* **Page excerpt**:

------------------------------

Greedy Algorithms | Set 2 (Kruskal’s Minimum Spanning Tree Algorithm)

What is Minimum Spanning Tree?
Given a connected and undirected graph, a spanning tree of that graph is a subgraph that is a tree and connects all the vertices together. A single graph can have many different spanning trees. A minimum spanning tree (MST) or minimum weight spanning tree for a weighted, connected and undirected graph is a spanning tree with weight less than or equal to the weight of every other spanning tree. The weight of a spanning tree is the sum of weights given to each edge of the spanning tree.

How many edges does a minimum spanning tree has?
A minimum spanning tree has (V – 1) edges where V is the number of vertices in the given graph.

What are the applications of Minimum Spanning Tree?
See this for applications of MST.

Below are the steps for finding MST using Kruskal’s algorithm

1. Sort all the edges in non-decreasing order of their weight.

2. Pick the smallest edge. Check if it forms a cycle with the spanning tree 
formed so far. If cycle is not formed, include this edge. Else, discard it.  

3. Repeat step#2 until there are (V-1) edges in the spanning tree.

The step#2 uses Union-Find algorithm to detect cycle. So we recommend to read following post as a prerequisite.
Union-Find Algorithm | Set 1 (Detect Cycle in a Graph)
Union-Find Algorithm | Set 2 (Union By Rank and Path Compression)

The algorithm is a Greedy Algorithm. The Greedy Choice is to pick the smallest weight edge that does not cause a cycle in the MST constructed so far. Let us understand it with an example: Consider the below input graph.

The graph contains 9 vertices and 14 edges. So, the minimum spanning tree formed will be having (9 – 1) = 8 edges.

After sorting:
Weight   Src    Dest
1         7      6
2         8      2
2         6      5
4         0      1
4         2      5
6         8      6
7         2      3
7         7      8
8         0      7
8         1      2
9         3      4
10        5      4
11        1      7
14        3      5

Now pick all edges one by one from sorted list of edges
1. Pick edge 7-6: No cycle is formed, include it.

2. Pick edge 8-2: No cycle is formed, include it.

3. Pick edge 6-5: No cycle is formed, include it.

4. Pick edge 0-1: No cycle is formed, include it.

5. Pick edge 2-5: No cycle is formed, include it.

6. Pick edge 8-6: Since including this edge results in cycle, discard it.

7. Pick edge 2-3: No cycle is formed, include it.

8. Pick edge 7-8: Since including this edge results in cycle, discard it.

9. Pick edge 0-7: No cycle is formed, include it.

10. Pick edge 1-2: Since including this edge results in cycle, discard it.

11. Pick edge 3-4: No cycle is formed, include it.

Since the number of edges included equals (V – 1), the algorithm stops here.

C/C++

// C++ program for Kruskal's algorithm to find Minimum Spanning Tree
// of a given connected, undirected and weighted graph
#include <stdio.h>
#include <stdlib.h>
#include <string.h>

// a structure to represent a weighted edge in graph
struct Edge
{
    int src, dest, weight;
};

// a structure to represent a connected, undirected and weighted graph
struct Graph
{
    // V-> Number of vertices, E-> Number of edges
    int V, E;

    // graph is represented as an array of edges. Since the graph is
    // undirected, the edge from src to dest is also edge from dest
    // to src. Both are counted as 1 edge here.

------------------------------

Please print, word for word, the part of the Kruskal's algorithm page that opens with the words containing "5. Pick edge" and closes with "0-7: No cycle is formed, include it.". The lines that follow come from a separate source.

* **Items**:
------------------------------

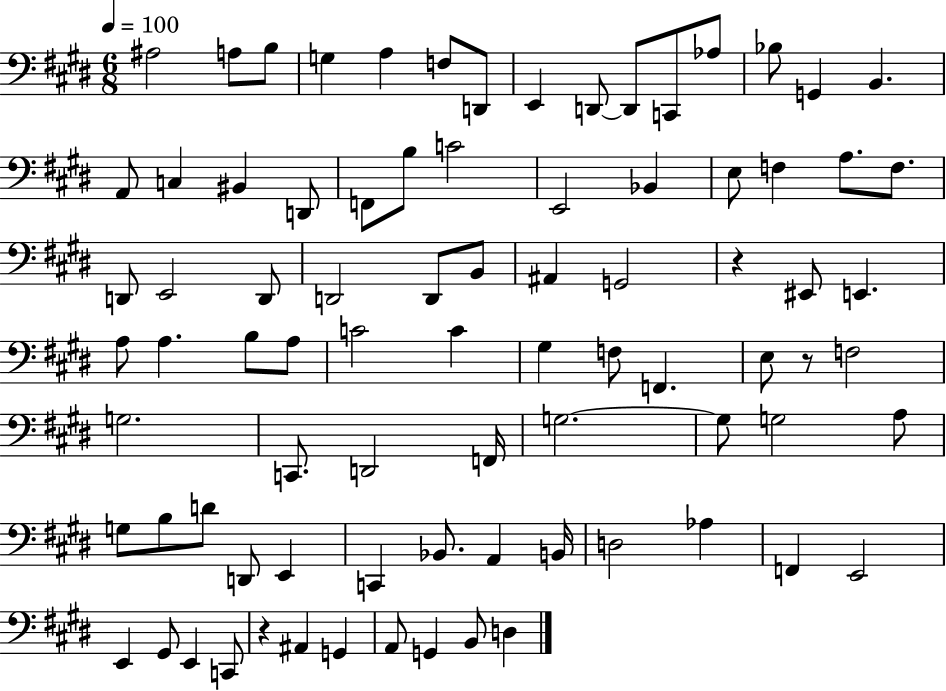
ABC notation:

------------------------------

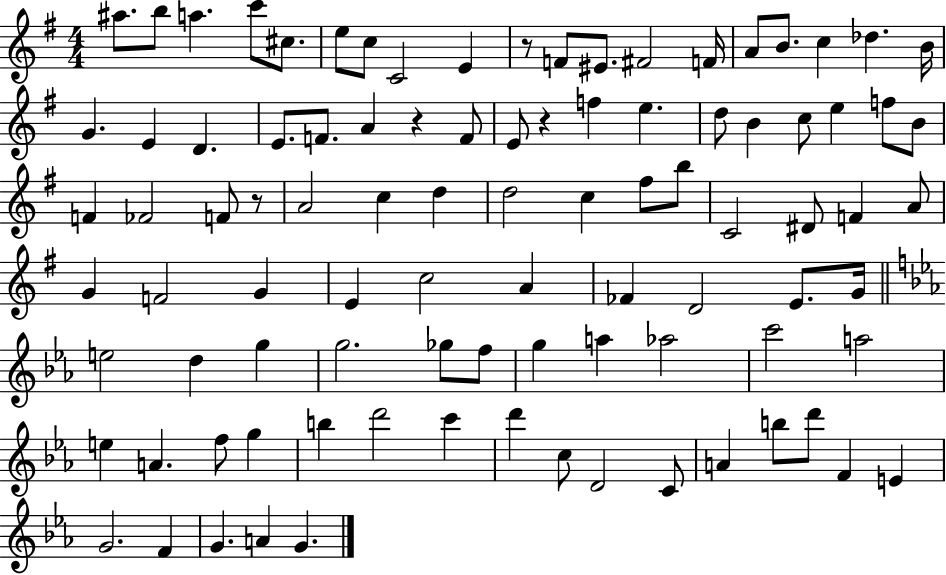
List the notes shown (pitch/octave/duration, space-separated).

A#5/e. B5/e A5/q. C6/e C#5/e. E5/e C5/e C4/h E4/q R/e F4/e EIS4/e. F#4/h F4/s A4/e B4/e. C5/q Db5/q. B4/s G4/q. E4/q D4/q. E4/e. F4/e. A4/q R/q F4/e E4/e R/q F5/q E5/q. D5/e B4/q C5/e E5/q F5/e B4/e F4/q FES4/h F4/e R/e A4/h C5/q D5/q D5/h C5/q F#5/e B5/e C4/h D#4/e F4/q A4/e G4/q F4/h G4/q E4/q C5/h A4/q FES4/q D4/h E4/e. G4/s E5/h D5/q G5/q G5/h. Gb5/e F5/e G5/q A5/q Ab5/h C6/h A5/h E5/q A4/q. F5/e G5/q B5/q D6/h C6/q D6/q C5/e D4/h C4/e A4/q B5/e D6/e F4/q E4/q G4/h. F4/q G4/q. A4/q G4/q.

------------------------------

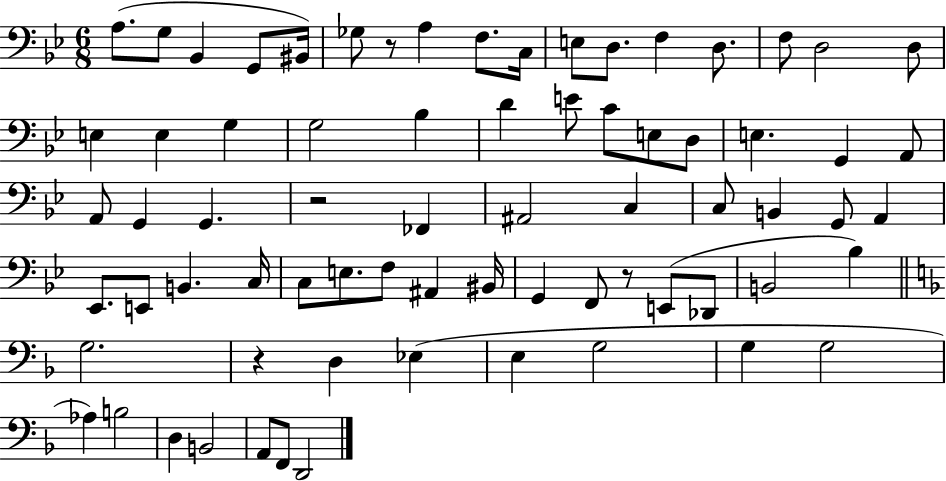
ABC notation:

------------------------------

* **Response below**:
5. Pick edge 2-5: No cycle is formed, include it.

6. Pick edge 8-6: Since including this edge results in cycle, discard it.

7. Pick edge 2-3: No cycle is formed, include it.

8. Pick edge 7-8: Since including this edge results in cycle, discard it.

9. Pick edge 0-7: No cycle is formed, include it.